For instance, the event that could be said to be the thematic impetus of the New Testament and Christianity, itself, is also one of the most politically charged events of the New Testament writings; the crucifixion of Jesus. Indeed, theologically speaking, the crucifixion of the historical Jesus was not only the catalyzing moment for the first-century Christ followers; it also remains the most operatively significant theme of modern-day Christianity. Yet, when studied sociologically and anthropologically, the event of crucifixion is unavoidably and undeniably political. Richard A. Horsley makes clear that “Insofar as crucifixion was the form of execution that the Romans used for political agitators in the provinces, Jesus must have been executed because he was at least thought to be a rebel against the Roman Imperial order” (1). Likewise, Warren Carter affirms that “People got crucified not because they were spiritual, but because they posed a threat to the Roman system” (x). It is, then, inarguable that Jesus was executed as both a “political actor” (Horsley, 1) and a political dissident. It seems that just as there has been a long tradition of depoliticizing the Bible, so too has the figure of Jesus been depoliticized and presented as an apolitical spiritual/religious leader. Yet, Horlsey plainly states, “a Jesus who was only religious cannot have been historical” (3). Thus, the vision of Jesus as an itinerant ‘preacher’ disengaged from the politics and economics of his context is problematic and inaccurate. To situate the figure of Jesus accurately he must be recast as the leader, or founder, of a politically orientated social movement depicted in the New Testament writings.

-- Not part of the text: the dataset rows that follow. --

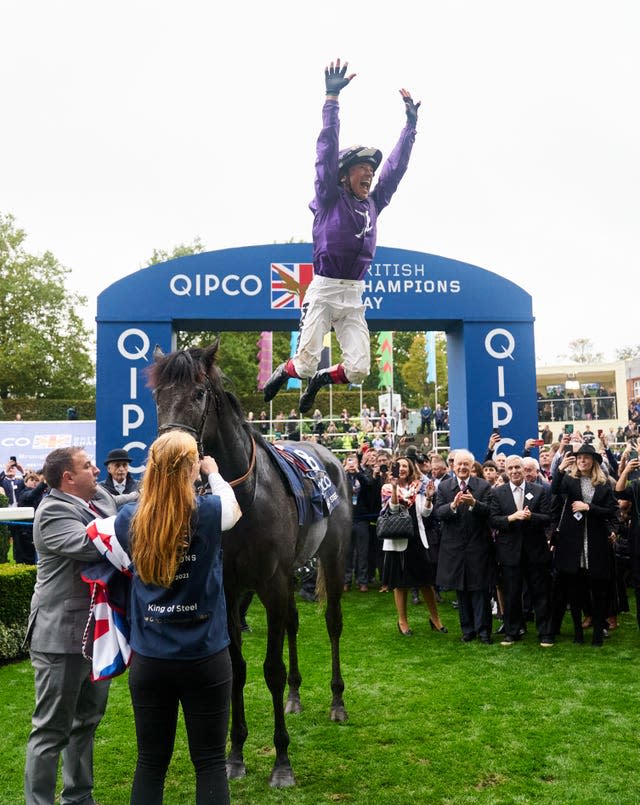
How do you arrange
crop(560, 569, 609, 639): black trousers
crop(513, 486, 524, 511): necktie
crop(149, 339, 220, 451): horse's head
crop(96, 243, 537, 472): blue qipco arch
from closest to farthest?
crop(149, 339, 220, 451): horse's head, crop(560, 569, 609, 639): black trousers, crop(513, 486, 524, 511): necktie, crop(96, 243, 537, 472): blue qipco arch

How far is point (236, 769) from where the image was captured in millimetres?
3928

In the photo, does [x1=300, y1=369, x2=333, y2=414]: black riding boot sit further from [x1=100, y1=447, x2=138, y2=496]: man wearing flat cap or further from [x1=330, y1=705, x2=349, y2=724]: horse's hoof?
[x1=100, y1=447, x2=138, y2=496]: man wearing flat cap

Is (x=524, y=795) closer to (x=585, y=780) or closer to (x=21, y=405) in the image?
(x=585, y=780)

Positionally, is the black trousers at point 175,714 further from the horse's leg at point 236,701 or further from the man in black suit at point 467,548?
the man in black suit at point 467,548

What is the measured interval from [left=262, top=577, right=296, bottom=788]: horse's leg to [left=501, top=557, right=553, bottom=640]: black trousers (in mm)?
3376

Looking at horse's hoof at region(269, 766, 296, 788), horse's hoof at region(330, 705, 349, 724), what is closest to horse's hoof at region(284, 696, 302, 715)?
horse's hoof at region(330, 705, 349, 724)

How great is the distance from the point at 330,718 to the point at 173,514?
122 inches

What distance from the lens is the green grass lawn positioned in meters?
3.65

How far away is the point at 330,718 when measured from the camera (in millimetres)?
4762

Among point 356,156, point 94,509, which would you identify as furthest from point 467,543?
point 94,509

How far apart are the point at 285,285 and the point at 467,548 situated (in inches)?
198

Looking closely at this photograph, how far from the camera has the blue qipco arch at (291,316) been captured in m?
9.94

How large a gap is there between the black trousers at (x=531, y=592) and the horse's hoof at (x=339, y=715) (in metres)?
2.55

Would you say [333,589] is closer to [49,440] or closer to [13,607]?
[13,607]
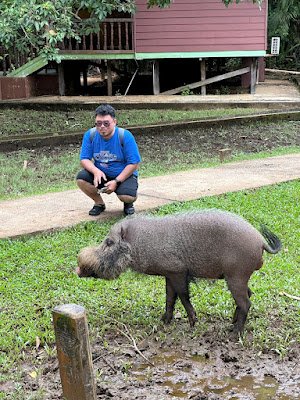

Yet, what is to be said of the ecological? If the political orientations of the New Testament often go unnoticed then, that which is most ecological within the text goes unconsidered all the more. With such an oversight in mind, and with the goal of producing the most efficient and effective analysis possible within the brief space allotted to the project, this paper will seek to explore those thematic aspects of the Gospels, Jesus’ ministry, Paul’s letters, and Revelation that reflect both a political critique and an ecological concern.